A Novel Method for Storing Digital Data, Inspired by Nature

A team of Technion researchers is finding a way to encode information in DNA, taking cues from nature to transform data storage
In today’s digitally driven world, as we type, snap, record, and save, we accumulate a veritable avalanche of data. This data is currently stored in buildings the size of football fields that consume vast quantities of energy. Is there a better, more efficient way?
A team of Technion researchers, led by Prof. Eitan Yaakobi in the Henry and Marilyn Taub Faculty of Computer Science, says yes. By encoding data in microscopic strands of DNA, Yaakobi’s team is leveraging nature to significantly reduce the space and energy needed to archive our digital lives.
“Nature uses DNA to store information, so we wondered, ‘Why not do the same’”? he says.
This work builds on decades of prior research. In the late 1950s, the well-known American physicist Richard Feynman first proposed the idea of storing information in DNA. Then, in the 2010s, research teams from Harvard and Oxford independently conducted the first large-scale proof-of-concept experiments, inspiring the contemporary wave of research that Prof. Yaakobi is riding.
Prof. Yaakobi’s method works by translating the language of computers, 0s and 1s or “bits,” into the language of DNA, molecules known as nucleotides. The four nucleotides that comprise DNA are adenine (A), thymine (T), guanine (G), and cytosine (C). The nucleotides couple to form base pairs, which in turn are strung together like rungs on a ladder to form DNA’s double helix structure, which resembles a winding staircase.
Like an alphabet, nucleotides convey meaning through the order in which they are arranged. In Prof. Yaakobi’s storage method, each nucleotide corresponds to a different combination of 0s and 1s. When strung together, the nucleotides encode a full series of bits. These series of bits, in turn, encode digital data such as text files, audio files, photos, or videos.
Prof. Yaakobi’s method relies on the creation of actual DNA strands using a machine known as a synthesizer, which sews together base pairs to form DNA. The DNA is then stored, spaghetti-like, in a tiny container.
On the other side of the process, the information encoded in the DNA is retrieved through a process known as DNA sequencing, which reverses the steps carried out by the synthesizer. The DNA is fed into a device known as a sequencer, which reads the DNA like a book and displays a long series of letters onto a computer: A, T, C, and G. The computer then translates this series of letters into a series of 0s and 1s.

▶ _EXERCISE OBJECTIVE_
Write the next part of the article on storing digital data in DNA, starting right after its final sentence.

▶ _DATA TO EXAMINE_
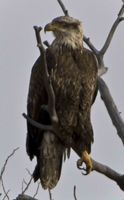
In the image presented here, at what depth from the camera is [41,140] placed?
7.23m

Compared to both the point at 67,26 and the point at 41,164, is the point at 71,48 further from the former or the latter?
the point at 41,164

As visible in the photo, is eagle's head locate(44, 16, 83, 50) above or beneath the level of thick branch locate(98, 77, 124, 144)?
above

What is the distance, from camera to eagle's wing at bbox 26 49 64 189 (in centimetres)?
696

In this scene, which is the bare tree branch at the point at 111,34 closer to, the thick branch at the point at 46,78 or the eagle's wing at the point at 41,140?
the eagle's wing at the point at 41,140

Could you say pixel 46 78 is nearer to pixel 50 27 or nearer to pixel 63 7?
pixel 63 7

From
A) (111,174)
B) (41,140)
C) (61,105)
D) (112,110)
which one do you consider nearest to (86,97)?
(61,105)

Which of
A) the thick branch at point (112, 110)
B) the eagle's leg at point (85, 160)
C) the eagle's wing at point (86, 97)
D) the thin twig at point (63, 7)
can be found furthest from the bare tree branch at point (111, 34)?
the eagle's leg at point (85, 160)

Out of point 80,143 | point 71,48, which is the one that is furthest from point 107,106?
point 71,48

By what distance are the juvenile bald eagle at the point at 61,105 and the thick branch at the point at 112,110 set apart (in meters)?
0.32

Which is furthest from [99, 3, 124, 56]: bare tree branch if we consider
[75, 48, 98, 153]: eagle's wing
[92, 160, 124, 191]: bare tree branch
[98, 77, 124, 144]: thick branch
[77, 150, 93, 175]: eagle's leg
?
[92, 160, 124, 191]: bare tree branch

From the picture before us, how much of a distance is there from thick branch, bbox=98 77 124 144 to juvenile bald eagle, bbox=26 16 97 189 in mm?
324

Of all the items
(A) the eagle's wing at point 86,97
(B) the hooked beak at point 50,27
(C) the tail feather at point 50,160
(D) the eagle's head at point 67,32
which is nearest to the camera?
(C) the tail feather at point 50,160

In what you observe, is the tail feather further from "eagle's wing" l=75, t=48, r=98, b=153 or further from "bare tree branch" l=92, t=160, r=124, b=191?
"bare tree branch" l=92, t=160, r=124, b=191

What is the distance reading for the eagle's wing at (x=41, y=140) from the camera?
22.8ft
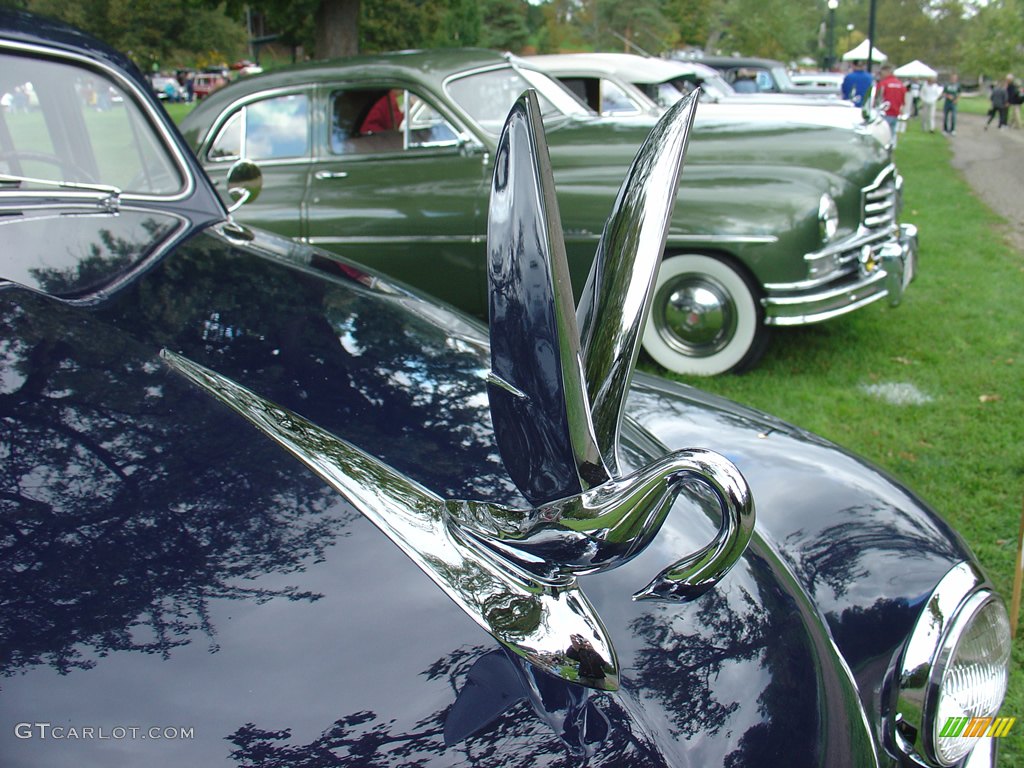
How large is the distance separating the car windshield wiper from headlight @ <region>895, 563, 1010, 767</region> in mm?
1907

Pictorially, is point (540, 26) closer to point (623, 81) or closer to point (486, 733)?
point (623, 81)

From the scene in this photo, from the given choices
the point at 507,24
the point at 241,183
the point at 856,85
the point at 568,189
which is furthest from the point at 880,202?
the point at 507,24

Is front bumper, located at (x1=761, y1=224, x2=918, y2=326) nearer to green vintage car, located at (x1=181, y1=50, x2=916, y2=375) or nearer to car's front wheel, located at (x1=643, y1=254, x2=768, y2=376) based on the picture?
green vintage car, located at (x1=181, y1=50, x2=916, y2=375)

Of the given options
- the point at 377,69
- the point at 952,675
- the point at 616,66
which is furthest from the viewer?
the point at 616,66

▶ _RESPONSE AREA_
This method of storing data is superior to existing methods in that it requires significantly less space and energy, thus preserving natural resources and eliminating harms to the environment.
“The information contained in a million thumb drives can be captured in DNA the size of one thumb drive,” Prof. Yaakobi explains. “To put it another way, the DNA contained in one human body could theoretically store more bits than exist in the entire universe.”
Realizing the promise of DNA data storage hinges on researchers’ ability to refine the method. The DNA synthesis process is extremely expensive, and both the synthesis and retrieval processes are very slow. What’s more, both processes are prone to errors, with the equivalent of typos occurring when writing and subsequently reading the DNA.
Prof. Yaakobi’s research focuses on correcting these errors using a mechanism known as DNAformer. The system works by comparing multiple copies of a given DNA sequence to identify and correct errors. It pieces together the “truth” by finding commonalities across the copies, in the same way a criminal investigator arrives at the truth by interviewing multiple witnesses. Prof. Yaakobi explains that future research efforts will focus not only on correcting errors, but also on reducing the cost of DNA synthesis.
The method’s real-world applications, as Yaakobi explains it, are vast. Most directly, the DNA storage method would transform how we store digital data, rending large, energy-hungry data centers irrelevant. Refining the data retrieval process would, moreover, transform our ability to sequence biological DNA, with implications for genetic engineering, medicine, and criminal justice. Finally, we could use DNA for authentication purposes: imagine, for instance, tagging a luxury car with unique DNA. While a criminal could easily replace a license plate and erase a VIN number, he would have a much harder time eliminating microscopic strands of DNA scattered throughout the cabin.
For Yaakobi, the Technion is the perfect place to move this research forward.
“I can’t imagine a better place to conduct this research than the Technion, which is home to outstanding faculty members and the brightest students in the world,” he says. “At the Technion, we can collaborate with leading researchers in biology, chemistry, bioinformatics, and mechanical engineering, enabling us to advance this research much more quickly than would otherwise be possible.”